The spa, owned by Agata Gajewski-Sathi, held a ribbon-cutting ceremony to launch the new cancer care program on June 6, with approximately 50 people in attendance.
“The staff and I at MAIA Salon Spa and Wellness are honored to participate in the Mondays at Racine program,” Gajewski-Sathi said at the opening. “We look forward to making a positive difference in the lives of people going through a very challenging time. As a strong believer in the mind-body connection and an advocate of integrative and holistic healing modalities, I strongly believe that incorporating these alternative options will have many beneficial effects on the day-to-day quality of life of our clients who are fighting cancer.”
In addition to debuting the new program, the spa held a special screening of Mondays at Racine, an Academy Award nominated documentary created by HBO. The 2010 short film showcased how two sisters enabled women diagnosed with cancer to receive treatment at their spa every third Monday of the month.

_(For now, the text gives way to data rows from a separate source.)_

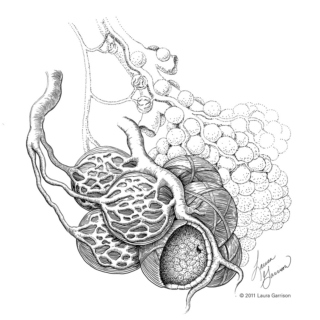 Alveoli - The anatomy study playlist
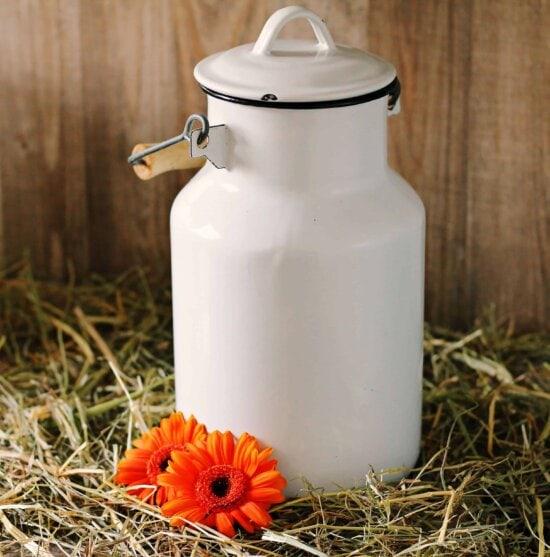still life, hay, flower, object, lid, organic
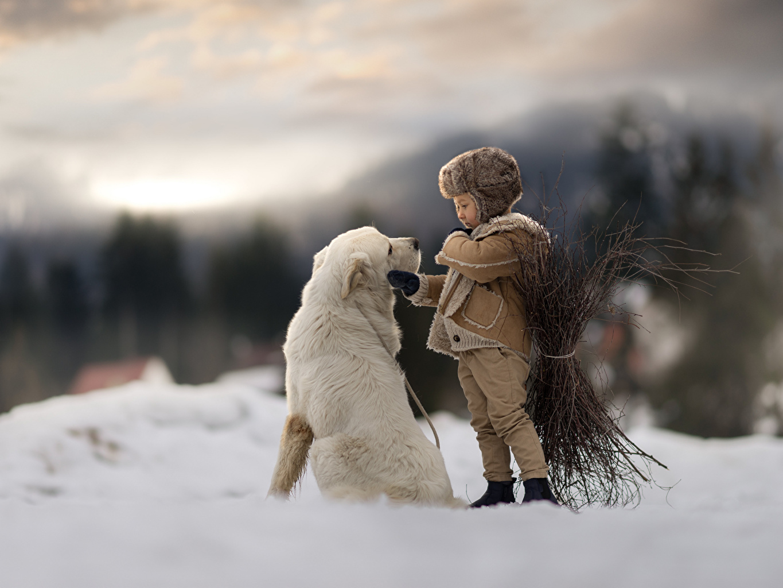 Фотография Собаки мальчишки боке ребёнок снега Животные собака мальчик Мальчики мальчишка Размытый фон Дети Снег снегу снеге животное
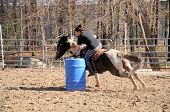 picture of barrel racing  - A young woman turns around a barrel and races to the finish line - JPG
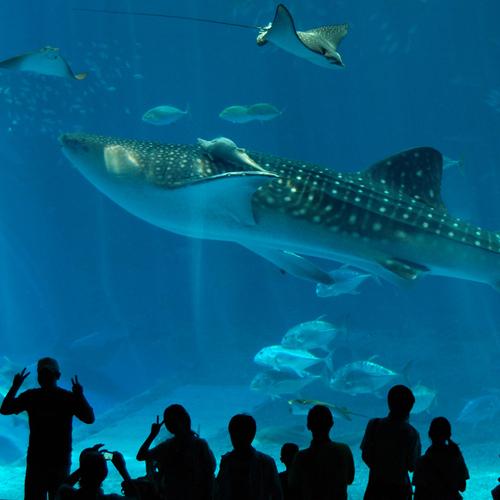 【楽パック★イチオシ】≪美ら海水族館チケット付≫本物のジンベエザメを見に行こう!(夕朝食付き)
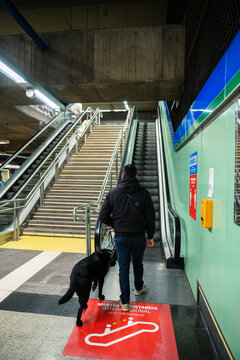 Blind man walking on escalator with guide dog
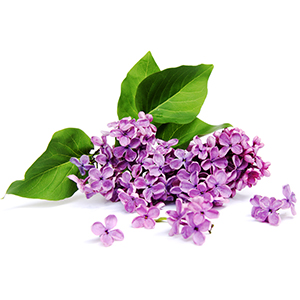 Lilac Fragrance Oil*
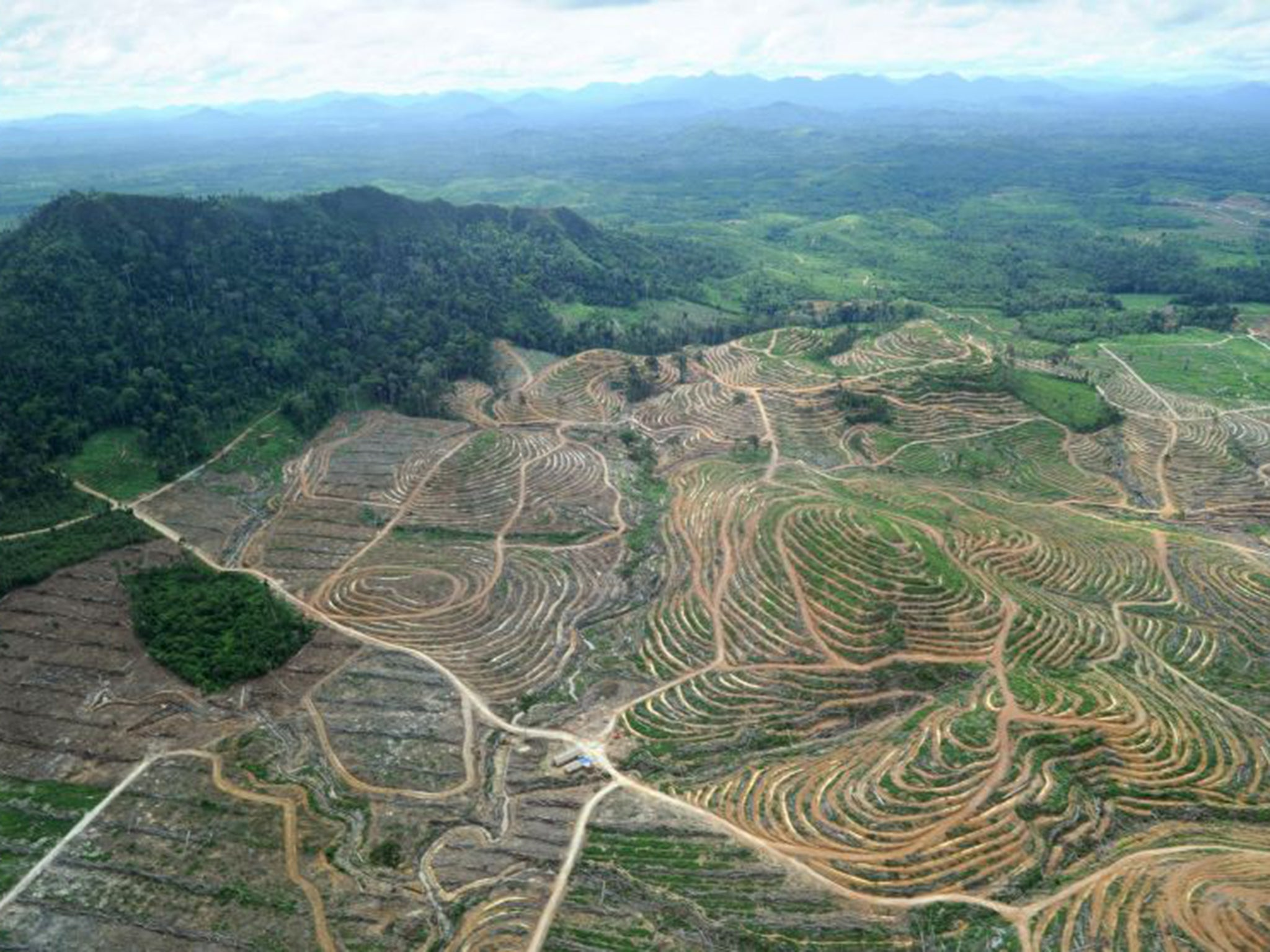 Ecologically 'disastrous' palm oil here to stay, and better than alternatives, experts say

“It follows some cancer patients around through their chemotherapy,” Waldron said. “It goes through their home life, their relationship with their husbands. The backdrop is our program. You can see them receiving the different services and it’s quite moving.”
The film was released in 2012, and after that, the group’s popularity increased dramatically.
The original Mondays at Racine started in Islip at Racine Spa and Salon, and now there are charter locations in Port Jefferson, Greenvale, and beyond.
Waldron said the mission of Mondays at Racine is to show support for community members who are struggling with cancer.
“We needed to do something for the people in our community that were dealing with the devastating side effects of cancers,” Waldron explained. “We were seeing more and more of them. They were our patrons and friends. We decided that as a part of giving back, let’s open up our doors and give complimentary services. We wanted to just treat them to something nice.”